◆ **REQUIRED TASK**
Rewrite the stretch of lines from the one containing "Examining the point" through the one containing "1.75 meters", changing "purple shape" to "violet shape" and leaving everything else as it is. Return only those lines.

(Dataset records)
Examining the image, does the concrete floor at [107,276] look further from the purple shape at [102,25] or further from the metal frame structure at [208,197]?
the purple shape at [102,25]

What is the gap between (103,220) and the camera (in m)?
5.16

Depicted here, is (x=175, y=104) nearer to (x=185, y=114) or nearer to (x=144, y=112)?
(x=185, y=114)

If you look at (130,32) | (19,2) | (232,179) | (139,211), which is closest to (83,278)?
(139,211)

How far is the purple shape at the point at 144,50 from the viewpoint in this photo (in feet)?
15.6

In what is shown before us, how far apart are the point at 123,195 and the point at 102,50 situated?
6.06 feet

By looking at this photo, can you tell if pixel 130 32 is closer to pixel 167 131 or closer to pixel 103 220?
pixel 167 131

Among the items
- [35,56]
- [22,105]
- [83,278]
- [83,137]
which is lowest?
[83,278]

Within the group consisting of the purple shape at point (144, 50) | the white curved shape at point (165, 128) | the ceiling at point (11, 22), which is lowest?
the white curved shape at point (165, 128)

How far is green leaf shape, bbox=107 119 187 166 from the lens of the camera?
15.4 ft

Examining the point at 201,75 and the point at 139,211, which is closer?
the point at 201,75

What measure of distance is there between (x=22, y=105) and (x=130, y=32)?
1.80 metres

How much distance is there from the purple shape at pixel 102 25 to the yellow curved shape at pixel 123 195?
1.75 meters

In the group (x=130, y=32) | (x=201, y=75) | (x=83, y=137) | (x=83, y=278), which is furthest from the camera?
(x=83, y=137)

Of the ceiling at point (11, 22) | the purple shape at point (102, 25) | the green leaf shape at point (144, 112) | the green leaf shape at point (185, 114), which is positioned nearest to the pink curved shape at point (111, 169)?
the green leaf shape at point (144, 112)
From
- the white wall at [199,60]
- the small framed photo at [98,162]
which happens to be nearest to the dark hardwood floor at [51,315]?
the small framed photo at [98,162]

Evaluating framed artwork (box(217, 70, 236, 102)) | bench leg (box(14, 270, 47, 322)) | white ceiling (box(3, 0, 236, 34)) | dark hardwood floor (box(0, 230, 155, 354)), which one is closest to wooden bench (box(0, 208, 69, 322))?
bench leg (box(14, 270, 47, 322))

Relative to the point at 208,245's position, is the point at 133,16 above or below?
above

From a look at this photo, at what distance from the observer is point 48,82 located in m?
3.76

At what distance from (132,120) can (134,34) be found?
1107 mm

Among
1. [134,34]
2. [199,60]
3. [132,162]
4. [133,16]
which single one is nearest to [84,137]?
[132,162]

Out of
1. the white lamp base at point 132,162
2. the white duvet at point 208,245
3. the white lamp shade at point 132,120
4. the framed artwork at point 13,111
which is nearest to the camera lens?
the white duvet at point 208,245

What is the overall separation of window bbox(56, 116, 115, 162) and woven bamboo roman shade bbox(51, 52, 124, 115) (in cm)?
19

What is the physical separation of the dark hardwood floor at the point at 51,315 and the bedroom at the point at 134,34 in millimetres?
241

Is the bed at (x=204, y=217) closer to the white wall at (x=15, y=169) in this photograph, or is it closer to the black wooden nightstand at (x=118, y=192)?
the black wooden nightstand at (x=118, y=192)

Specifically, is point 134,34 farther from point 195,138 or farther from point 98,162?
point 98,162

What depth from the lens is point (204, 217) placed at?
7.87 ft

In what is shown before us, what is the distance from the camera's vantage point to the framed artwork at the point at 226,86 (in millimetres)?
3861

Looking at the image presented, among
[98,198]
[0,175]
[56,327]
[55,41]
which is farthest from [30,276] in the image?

...

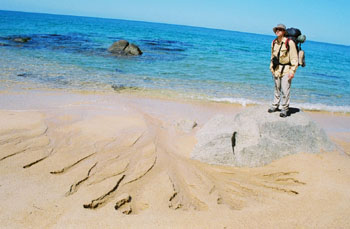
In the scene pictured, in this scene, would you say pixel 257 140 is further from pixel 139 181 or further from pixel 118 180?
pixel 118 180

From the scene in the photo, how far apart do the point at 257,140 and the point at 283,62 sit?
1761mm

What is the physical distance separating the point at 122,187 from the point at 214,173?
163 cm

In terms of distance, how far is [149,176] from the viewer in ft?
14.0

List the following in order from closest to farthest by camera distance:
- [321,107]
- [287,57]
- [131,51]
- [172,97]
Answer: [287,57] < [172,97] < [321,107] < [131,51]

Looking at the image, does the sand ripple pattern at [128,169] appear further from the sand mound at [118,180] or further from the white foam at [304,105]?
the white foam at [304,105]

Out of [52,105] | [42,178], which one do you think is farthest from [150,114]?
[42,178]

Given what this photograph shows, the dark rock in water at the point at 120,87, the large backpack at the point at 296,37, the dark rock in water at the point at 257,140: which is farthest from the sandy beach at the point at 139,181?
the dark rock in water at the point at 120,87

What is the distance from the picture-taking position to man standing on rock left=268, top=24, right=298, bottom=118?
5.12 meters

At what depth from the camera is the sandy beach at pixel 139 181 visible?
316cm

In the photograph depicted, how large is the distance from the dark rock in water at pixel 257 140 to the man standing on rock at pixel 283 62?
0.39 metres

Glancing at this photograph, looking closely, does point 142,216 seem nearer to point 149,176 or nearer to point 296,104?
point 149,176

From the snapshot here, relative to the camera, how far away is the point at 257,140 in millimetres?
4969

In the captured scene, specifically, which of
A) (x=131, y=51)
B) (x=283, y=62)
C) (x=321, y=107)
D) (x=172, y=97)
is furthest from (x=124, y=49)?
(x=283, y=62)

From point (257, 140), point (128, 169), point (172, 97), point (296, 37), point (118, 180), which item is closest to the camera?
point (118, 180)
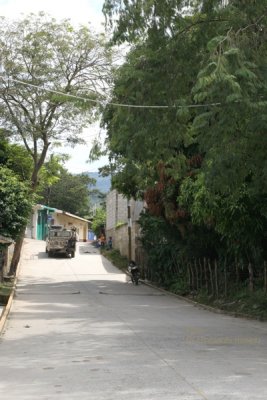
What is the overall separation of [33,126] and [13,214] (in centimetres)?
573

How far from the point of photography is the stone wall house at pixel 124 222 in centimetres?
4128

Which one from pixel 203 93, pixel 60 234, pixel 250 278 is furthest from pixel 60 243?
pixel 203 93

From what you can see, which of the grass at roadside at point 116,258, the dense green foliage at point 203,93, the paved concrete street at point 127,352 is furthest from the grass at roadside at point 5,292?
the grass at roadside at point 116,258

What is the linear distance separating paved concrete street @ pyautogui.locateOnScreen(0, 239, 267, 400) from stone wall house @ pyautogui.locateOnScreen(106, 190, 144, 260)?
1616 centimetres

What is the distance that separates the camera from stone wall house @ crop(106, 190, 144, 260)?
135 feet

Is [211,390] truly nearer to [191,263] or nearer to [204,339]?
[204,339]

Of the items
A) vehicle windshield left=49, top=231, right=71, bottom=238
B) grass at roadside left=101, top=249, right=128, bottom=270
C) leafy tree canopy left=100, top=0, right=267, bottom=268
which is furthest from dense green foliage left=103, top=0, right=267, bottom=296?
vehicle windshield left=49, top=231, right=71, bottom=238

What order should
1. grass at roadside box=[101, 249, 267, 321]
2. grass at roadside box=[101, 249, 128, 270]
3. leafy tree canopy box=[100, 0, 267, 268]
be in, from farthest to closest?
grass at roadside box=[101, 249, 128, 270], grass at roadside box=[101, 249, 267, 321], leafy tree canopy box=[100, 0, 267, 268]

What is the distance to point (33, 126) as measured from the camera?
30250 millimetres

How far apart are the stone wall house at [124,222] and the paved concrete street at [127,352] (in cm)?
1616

◆ **WRITTEN ANSWER**
Examining the point at 201,75 and the point at 139,211, which is closer?
the point at 201,75

What measure of distance is there between (x=22, y=105) and (x=130, y=32)?
1.80 metres

How much distance is there from the violet shape at pixel 102 25 to the yellow curved shape at pixel 123 195?
1.75 meters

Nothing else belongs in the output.